A one-armed bell-hop at a run-down ski lodge becomes a running gag in Hot Tub Time Machine, a gross-out buddy comedy that aims to emulate last summer's surprise comedy hit The Hangover. Not surprisingly, it doesn't: humour can't be so readily programmed.
The gimmick is that a drunken John Cusack and a couple of pals from his misspent youth plunge into a ski lodge sauna in 2010 and emerge to find themselves back in the same lodge in 1986, "and I f***ing hate this decade."
Their terror is that if they fail to do exactly what they did back then they'll be trapped in the past and mess up their futures. The bell-hop still has his other arm and part of the fun is finding out how he lost it: a lame joke, if ever there was one.
What we get is Back To The Future with excruciating penis pranks in place of originality.
"I can't tell what's real anymore," wails Rooney Marta in A Nightmare on Elm Street as if unaware that she's in a remake of Wes Craven's 1984 slasher classic about a horrifically disfigured, knife-fingered maniac Freddy Krueger, who drives people to death by invading their dreams. Since the film is marketed on audience familiarity with Freddy, her bewilderment is tiresome. Music video director Samuel Bayer lights the night scenes like an Edward Hopper painting but otherwise fails to come up with anything fresh to sustain interest.
Roger Kumble's Furry Vengeance marries George of the Jungle's Brendan Fraser to Hannah Montana's Brooke Shields and plonks them with High School Musical 3's Matt Prokop as their disgruntled teenage son in a virginal Oregon forest where Fraser is construction manager in charge of bulldozing the trees to make way for an 'eco-friendly' housing development.
The animals, led by a cunning raccoon rebel and communicating in cartoon-like balloons with images instead of words, subject Fraser to a wildlife variation of Home Alone-style punitive humiliation.
Adults might find it over-played and perhaps too obvious, but watching it unfold in a cinema packed with schoolchildren there was no doubting its appeal, particularly the ruder moments.
Winner of the Berlin Golden Bear and nominated for a best foreign language Oscar, Claudia Llosa's The Milk of Sorrow puts us inside the mind of a stoical and chronically shy Peruvian girl who feels so tainted by the rape of her mother by insurgents – one must presume members of Shining Path – that she puts a potato inside herself to escape a similar fate.

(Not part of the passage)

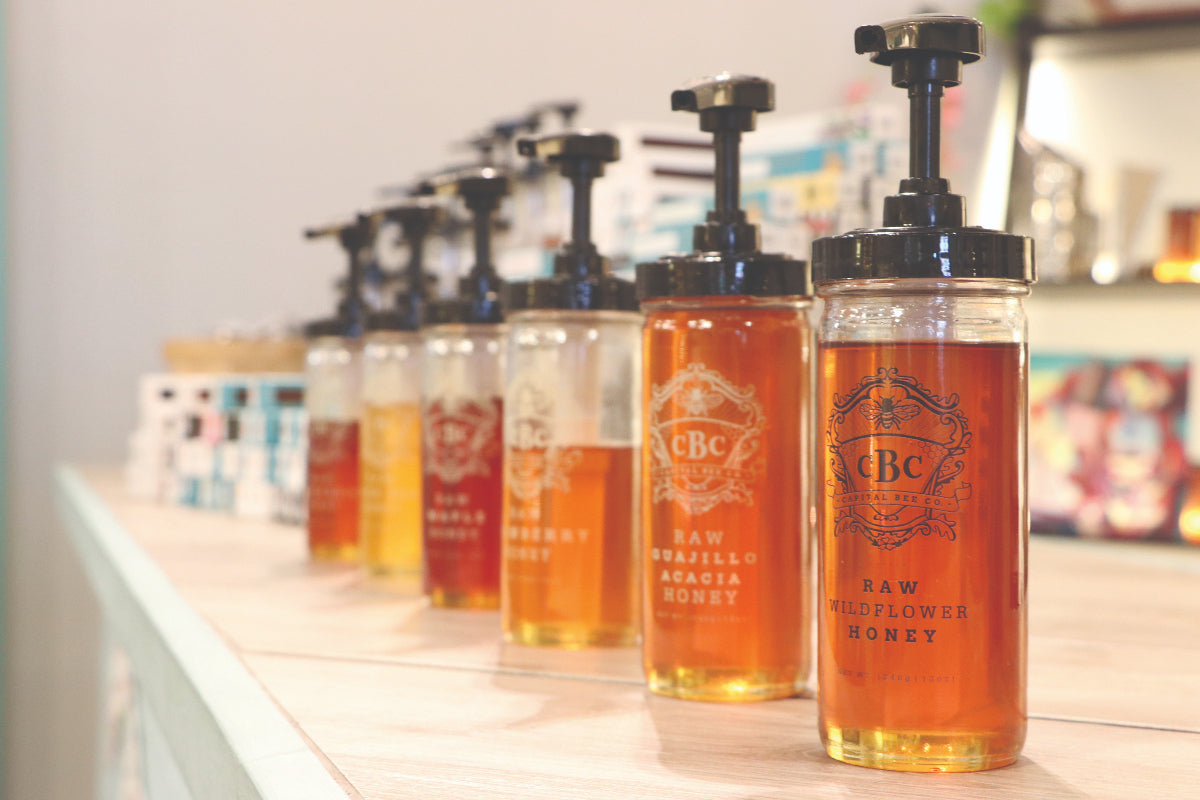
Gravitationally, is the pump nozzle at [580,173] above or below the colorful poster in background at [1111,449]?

Through her daily struggle for survival we glimpse the contrasting lives of the village, where her family make a living organising traditional weddings, and the city, where she works as a maid for a snobbish pianist who, over-hearing her secret songs ("We must sing to hide our fear"), turns them into a showpiece at a recital.
Shot against a colourful landscape that counter-points the sombreness of the story, this is a beautifully nuanced example of allusive Latin-American storytelling.